Architect Stefano Boeri has solidified plans for Tour des Cedres, a luxury apartment treescraper in Lausanne, Switzerland. The 36-story structure will be home to 100 cedar trees, 6,000 shrubs and 18,000 plants. Construction will begin in 2017.

On first impression, it would seem that vertical forests would be cost prohibitive. Uniting woodlands and architecture poses a few unique challenges: structures must accommodate the additional weight of trees and soil; water drainage issues must be addressed, and the concrete must resist the destruction caused by tree roots. Owners must also sacrifice potential revenue-generating square footage to make room for greenery.

With those factors taken into consideration, the construction costs of such a project are only 5 percent more than a traditional skyscraper of comparable size.
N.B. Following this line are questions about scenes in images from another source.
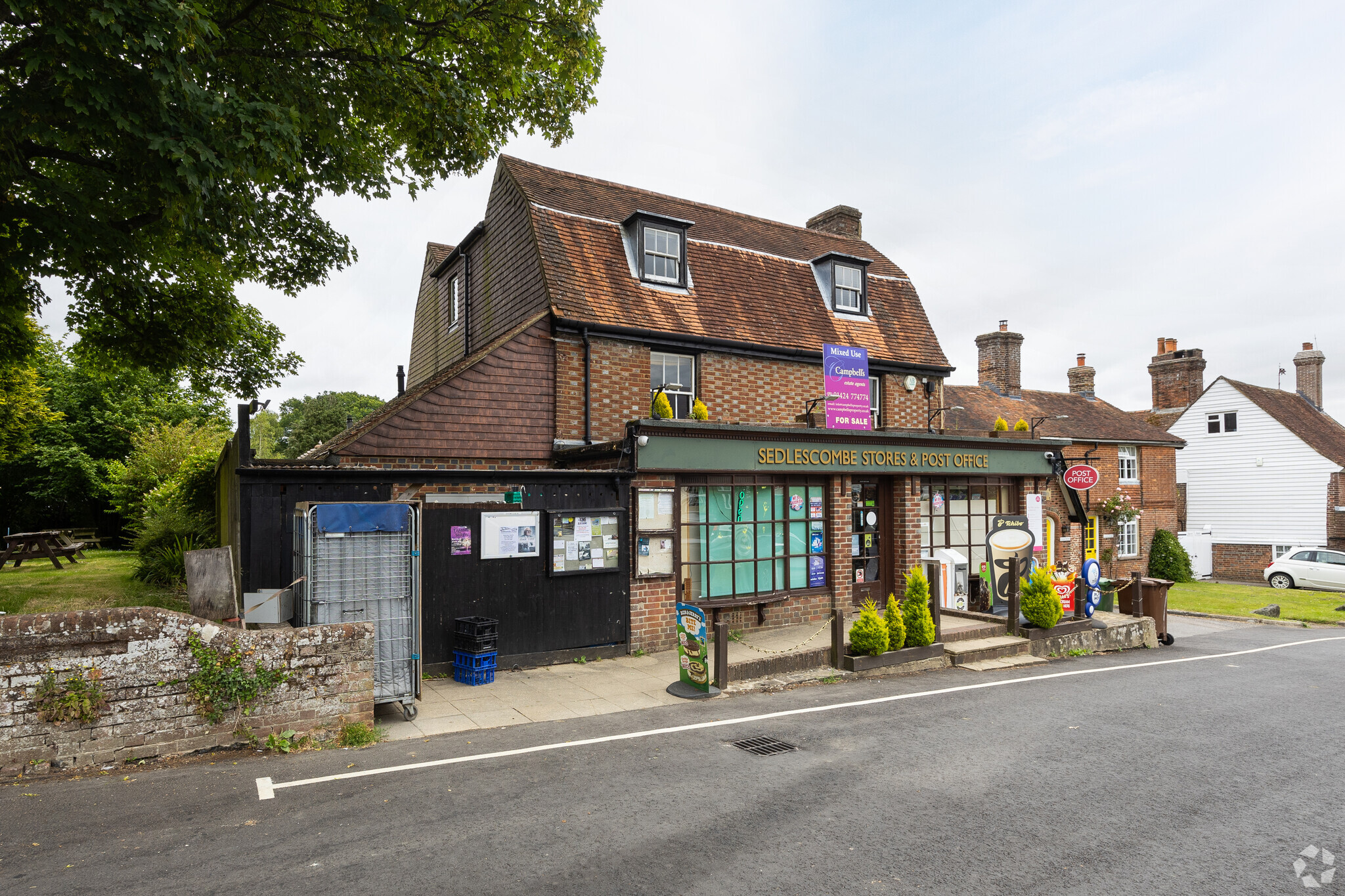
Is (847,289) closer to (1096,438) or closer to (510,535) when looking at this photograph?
(510,535)

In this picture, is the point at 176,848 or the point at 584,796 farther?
the point at 584,796

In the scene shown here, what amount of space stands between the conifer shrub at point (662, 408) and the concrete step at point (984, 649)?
5.87 m

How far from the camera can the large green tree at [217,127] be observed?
7.36 m

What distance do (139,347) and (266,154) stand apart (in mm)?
6600

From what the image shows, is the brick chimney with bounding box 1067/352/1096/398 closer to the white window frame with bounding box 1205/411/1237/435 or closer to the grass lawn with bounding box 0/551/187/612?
the white window frame with bounding box 1205/411/1237/435

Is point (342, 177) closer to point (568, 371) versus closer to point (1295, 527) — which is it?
point (568, 371)

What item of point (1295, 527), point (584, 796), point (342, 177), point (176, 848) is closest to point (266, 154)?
point (342, 177)

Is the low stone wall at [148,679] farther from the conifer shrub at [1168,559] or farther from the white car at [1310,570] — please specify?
the white car at [1310,570]

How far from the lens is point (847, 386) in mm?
14664

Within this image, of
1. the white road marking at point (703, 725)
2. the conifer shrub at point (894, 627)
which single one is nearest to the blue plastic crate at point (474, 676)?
the white road marking at point (703, 725)

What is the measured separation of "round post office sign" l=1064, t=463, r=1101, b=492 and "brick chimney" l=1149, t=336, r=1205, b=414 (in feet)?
82.6

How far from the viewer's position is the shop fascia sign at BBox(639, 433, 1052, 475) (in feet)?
39.7

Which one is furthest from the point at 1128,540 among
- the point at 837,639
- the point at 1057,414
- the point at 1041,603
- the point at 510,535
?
the point at 510,535

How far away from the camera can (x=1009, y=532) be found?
46.3 feet
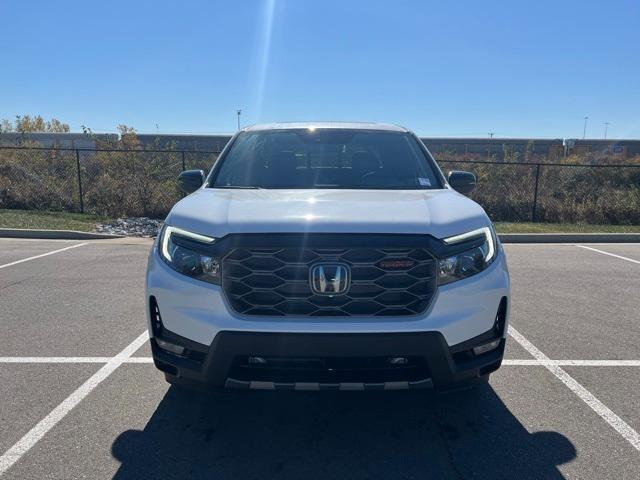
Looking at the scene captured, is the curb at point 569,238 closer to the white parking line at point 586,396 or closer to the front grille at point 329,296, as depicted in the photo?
the white parking line at point 586,396

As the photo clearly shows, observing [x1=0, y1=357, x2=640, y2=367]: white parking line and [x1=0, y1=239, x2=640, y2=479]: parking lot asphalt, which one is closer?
[x1=0, y1=239, x2=640, y2=479]: parking lot asphalt

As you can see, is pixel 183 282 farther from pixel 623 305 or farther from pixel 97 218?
pixel 97 218

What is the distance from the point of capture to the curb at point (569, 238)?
33.2 ft

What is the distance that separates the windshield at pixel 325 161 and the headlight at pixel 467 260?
3.05 ft

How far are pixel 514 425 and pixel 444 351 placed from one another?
920 millimetres

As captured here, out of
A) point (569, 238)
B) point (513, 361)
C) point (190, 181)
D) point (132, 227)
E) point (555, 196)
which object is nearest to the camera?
point (513, 361)

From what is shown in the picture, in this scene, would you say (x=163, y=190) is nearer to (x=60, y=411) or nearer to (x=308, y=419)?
(x=60, y=411)

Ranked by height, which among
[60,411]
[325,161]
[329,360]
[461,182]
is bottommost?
[60,411]

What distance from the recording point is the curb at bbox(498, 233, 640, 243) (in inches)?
399

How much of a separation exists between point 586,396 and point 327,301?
207 centimetres

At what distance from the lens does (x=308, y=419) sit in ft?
9.96

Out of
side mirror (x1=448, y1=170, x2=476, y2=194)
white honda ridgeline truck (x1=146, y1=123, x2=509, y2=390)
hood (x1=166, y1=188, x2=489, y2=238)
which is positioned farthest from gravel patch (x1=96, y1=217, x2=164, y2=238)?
white honda ridgeline truck (x1=146, y1=123, x2=509, y2=390)

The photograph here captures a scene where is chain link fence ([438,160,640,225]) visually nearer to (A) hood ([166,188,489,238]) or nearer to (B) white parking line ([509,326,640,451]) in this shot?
(B) white parking line ([509,326,640,451])

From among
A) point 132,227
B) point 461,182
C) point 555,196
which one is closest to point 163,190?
point 132,227
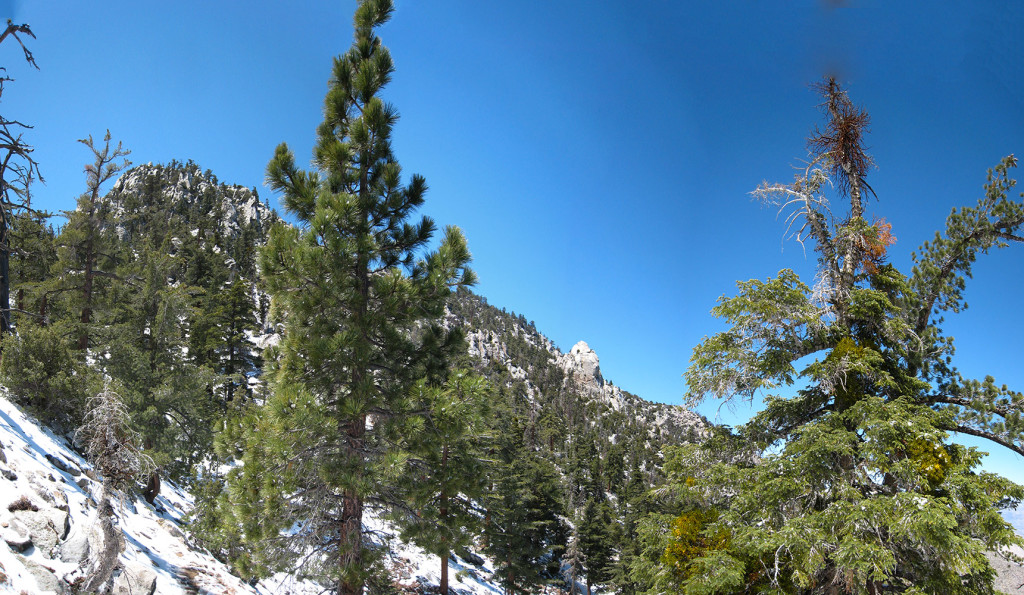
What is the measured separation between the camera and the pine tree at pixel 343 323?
640 cm

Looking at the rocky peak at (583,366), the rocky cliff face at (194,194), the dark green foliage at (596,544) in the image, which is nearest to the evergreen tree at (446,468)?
the dark green foliage at (596,544)

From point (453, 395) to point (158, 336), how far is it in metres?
16.2

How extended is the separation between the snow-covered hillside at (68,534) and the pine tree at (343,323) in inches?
58.3

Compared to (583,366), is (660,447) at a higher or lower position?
lower

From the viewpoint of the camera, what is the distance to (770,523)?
23.6ft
Vertical Forest, the first of its kind by Boeri Studio completed in 2014, cost $87.5 million. PR Newswire reports several new multifamily skyscrapers in New York that range from $500 – $600 million with fewer healthful  features.

To date, there are currently six publicized treescapers in different phases of construction. The emergence of vertical forests throughout developed countries demonstrates that green buildings have exceeded trend status. Advanced green features are standards that internationally renowned architects build upon. Multifamily firms of the United States stand to experience significant gains by exploring such vast possibilities.